(Saved entries)
[Start of section]

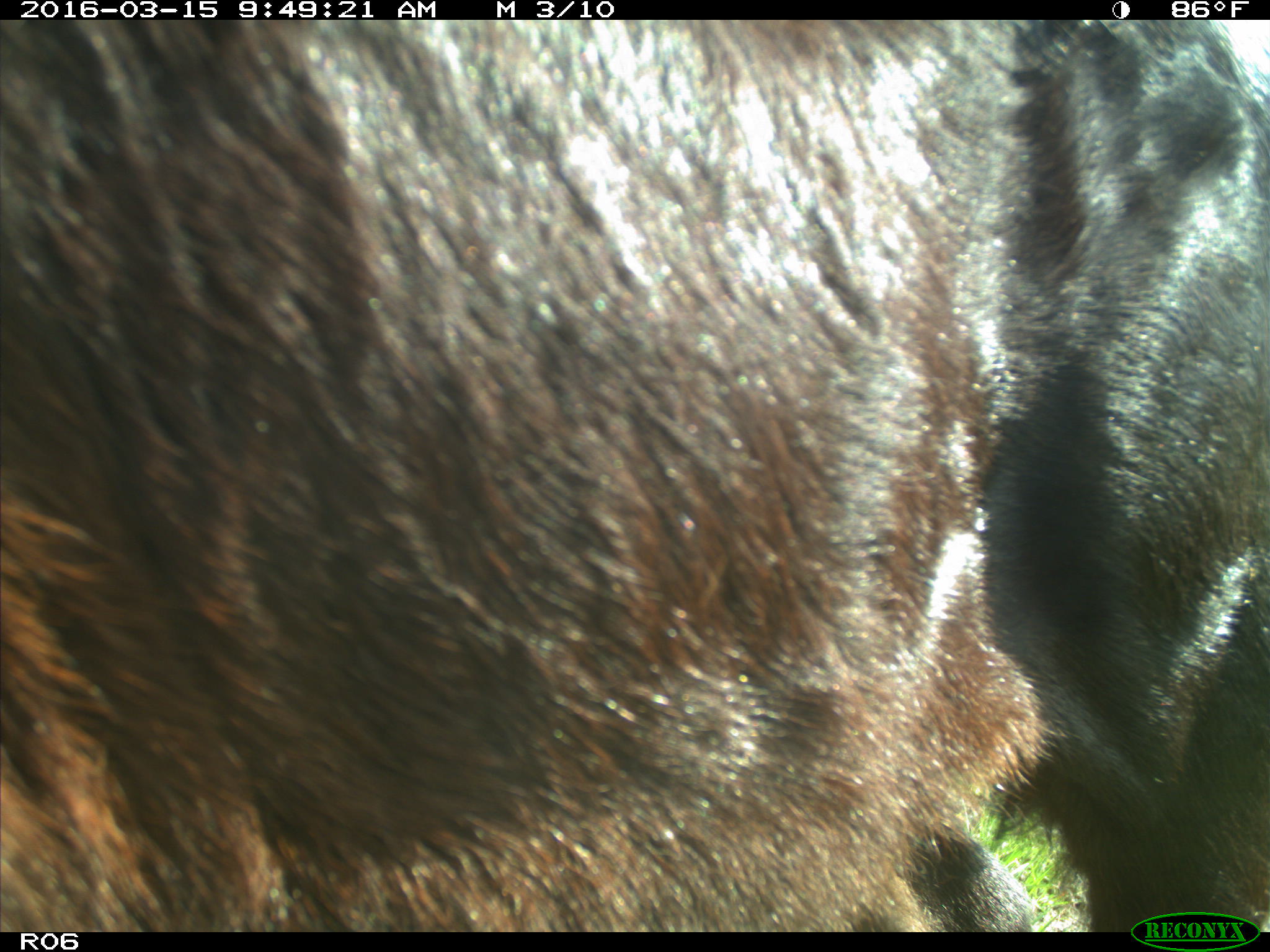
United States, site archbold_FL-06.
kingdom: Animalia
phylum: Chordata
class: Mammalia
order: Artiodactyla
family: Bovidae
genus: Bos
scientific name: Bos taurus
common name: domestic cow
Bos taurus (domestic cow).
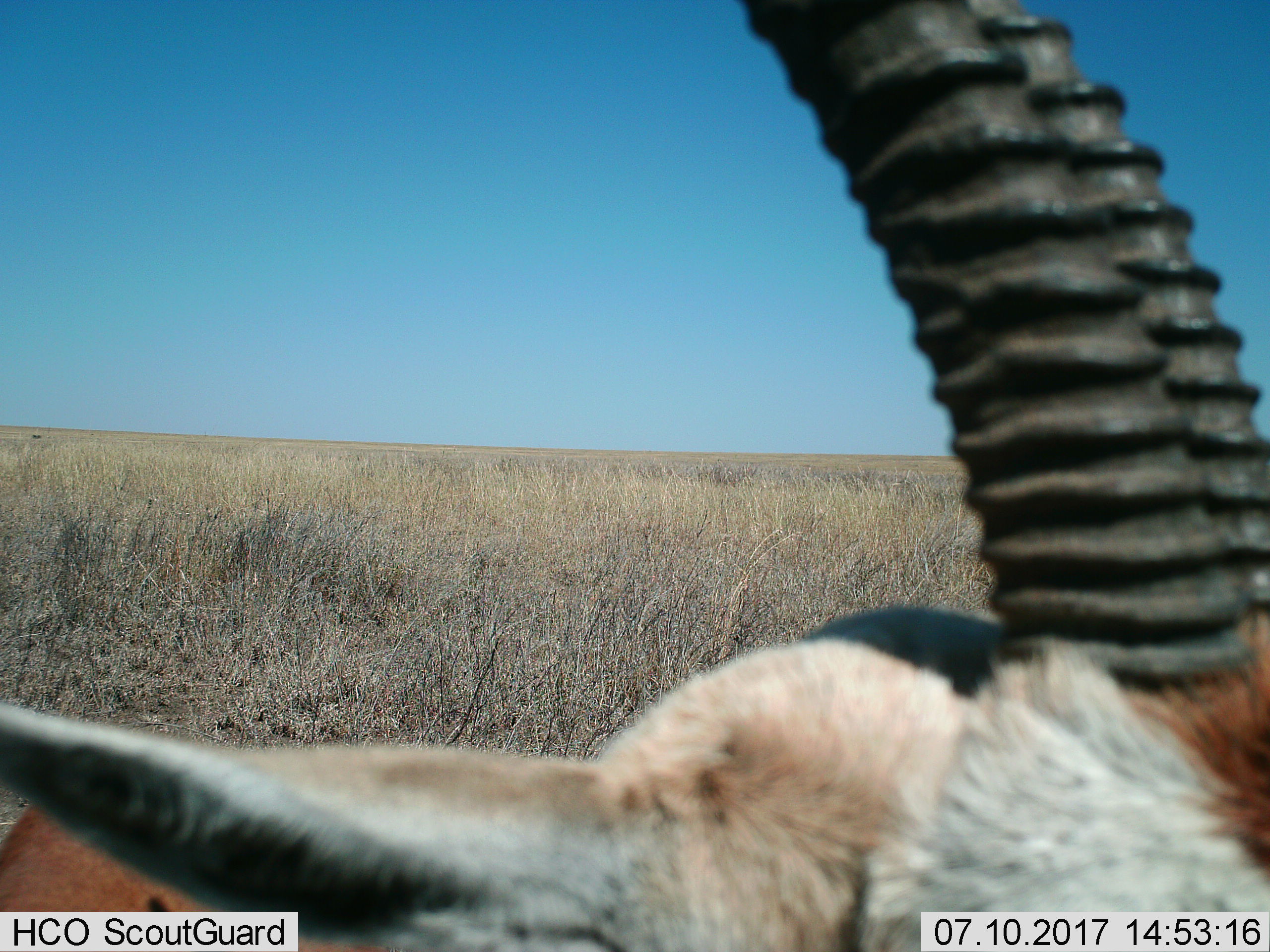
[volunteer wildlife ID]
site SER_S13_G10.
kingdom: Animalia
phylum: Chordata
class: Mammalia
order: Artiodactyla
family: Bovidae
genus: Eudorcas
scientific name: Eudorcas thomsonii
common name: thomson's gazelle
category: gazellethomsons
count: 1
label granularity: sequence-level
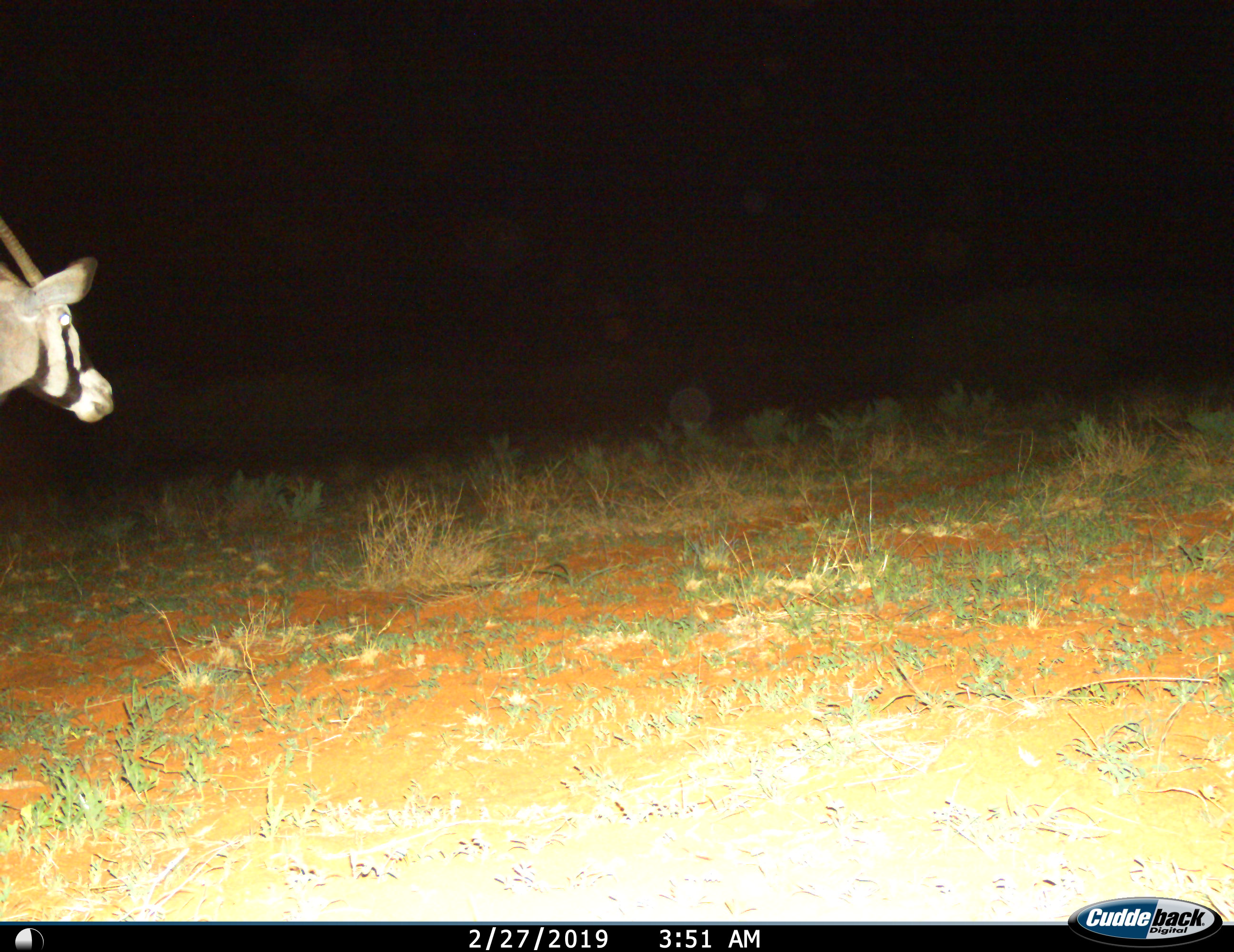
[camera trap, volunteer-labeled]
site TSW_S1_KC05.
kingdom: Animalia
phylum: Chordata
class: Mammalia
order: Artiodactyla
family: Bovidae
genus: Oryx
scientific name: Oryx gazella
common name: gemsbok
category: oryx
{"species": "oryx (gemsbok) (Oryx gazella)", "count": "1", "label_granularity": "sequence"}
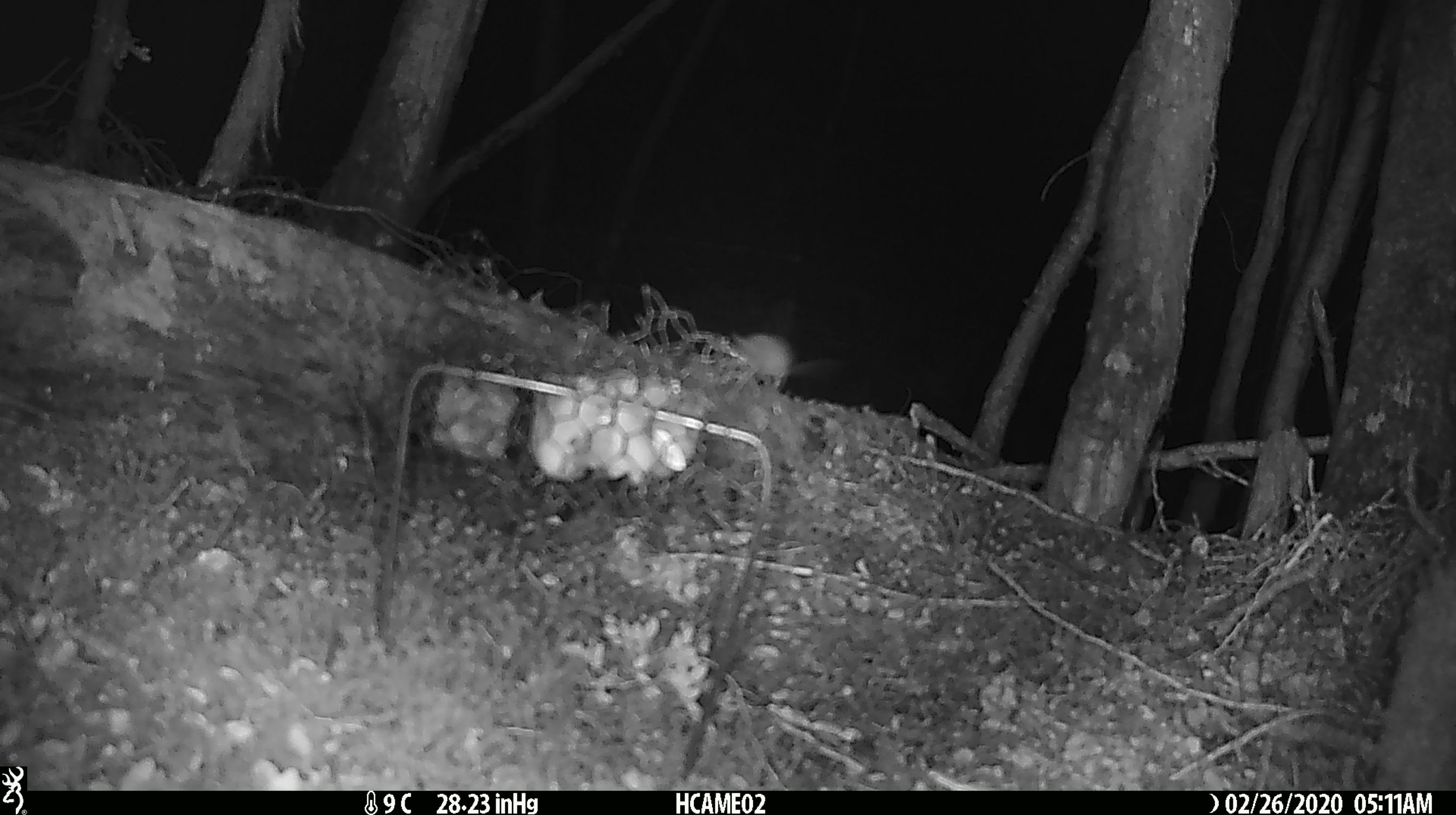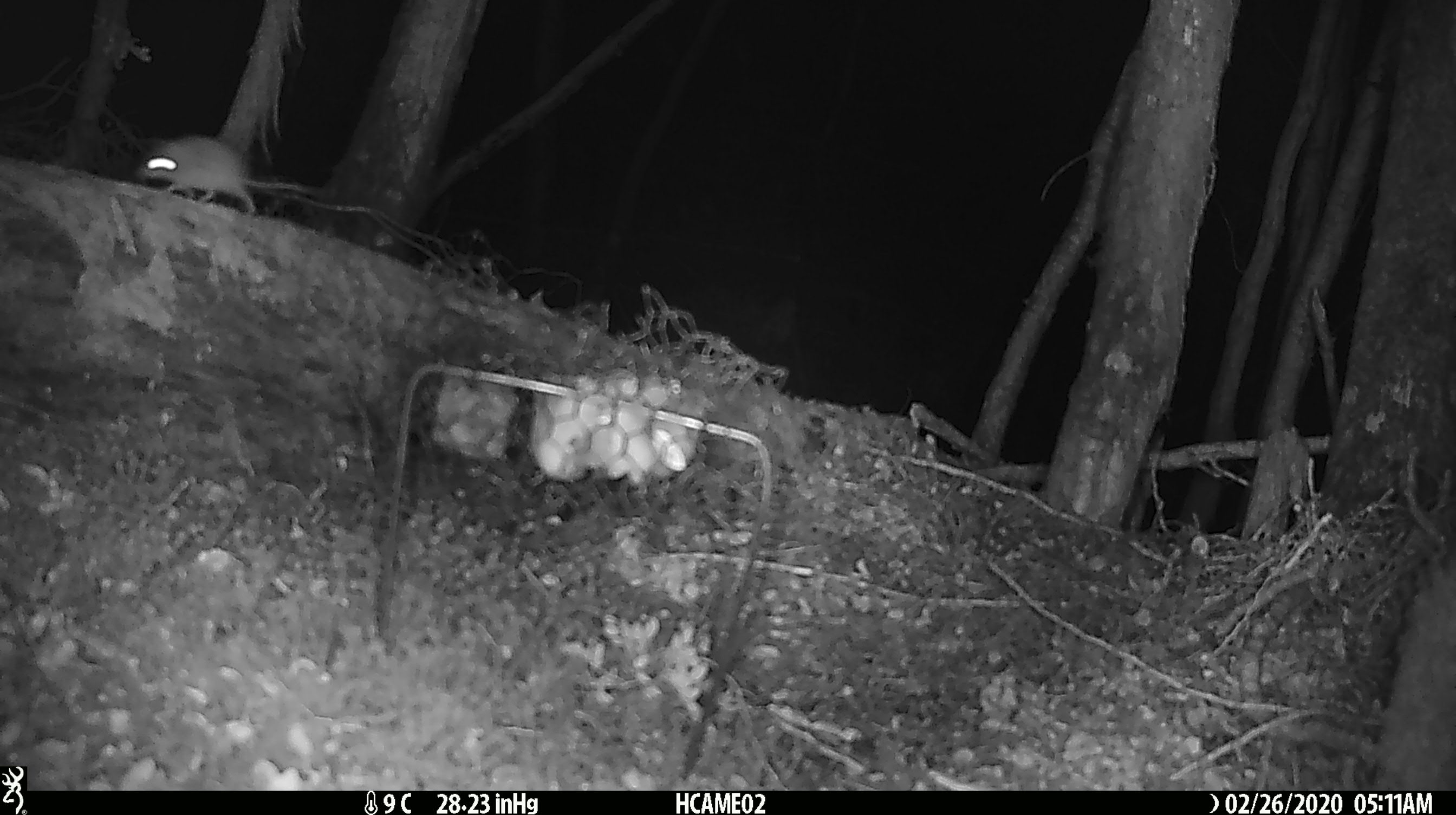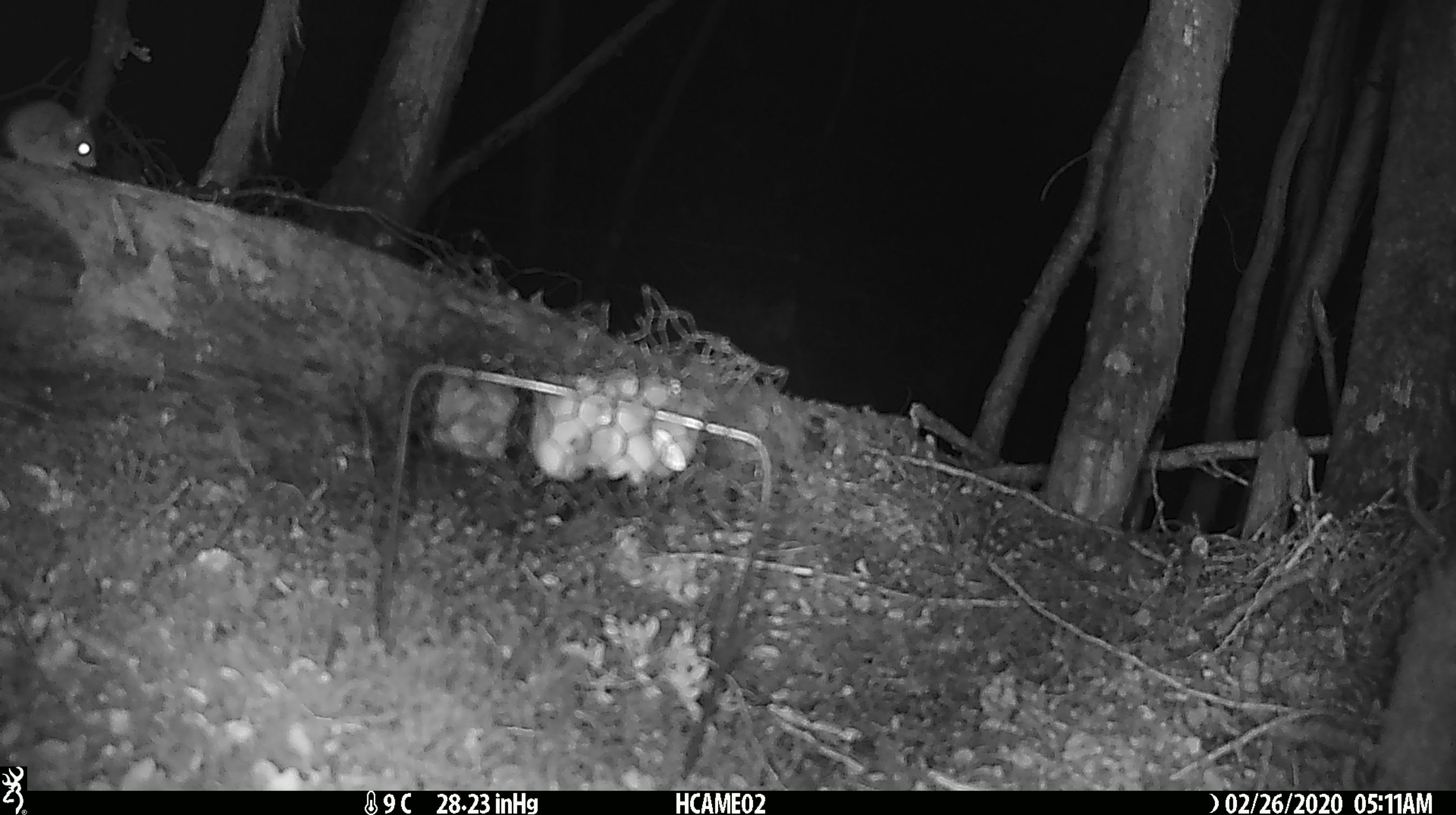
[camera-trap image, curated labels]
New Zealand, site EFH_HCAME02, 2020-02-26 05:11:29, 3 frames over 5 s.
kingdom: Animalia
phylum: Chordata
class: Mammalia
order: Rodentia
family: Muridae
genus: Mus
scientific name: Mus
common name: mouse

[End of section]

> _THE TASK_
Using the data above, print only the lines starting at the one with "[volunteer wildlife ID]" and ending at the one with "category: oryx", exactly as they stand, minus the pictures.

> _EXERCISE OUTPUT_
[volunteer wildlife ID]
site SER_S13_G10.
kingdom: Animalia
phylum: Chordata
class: Mammalia
order: Artiodactyla
family: Bovidae
genus: Eudorcas
scientific name: Eudorcas thomsonii
common name: thomson's gazelle
category: gazellethomsons
count: 1
label granularity: sequence-level
[camera trap, volunteer-labeled]
site TSW_S1_KC05.
kingdom: Animalia
phylum: Chordata
class: Mammalia
order: Artiodactyla
family: Bovidae
genus: Oryx
scientific name: Oryx gazella
common name: gemsbok
category: oryx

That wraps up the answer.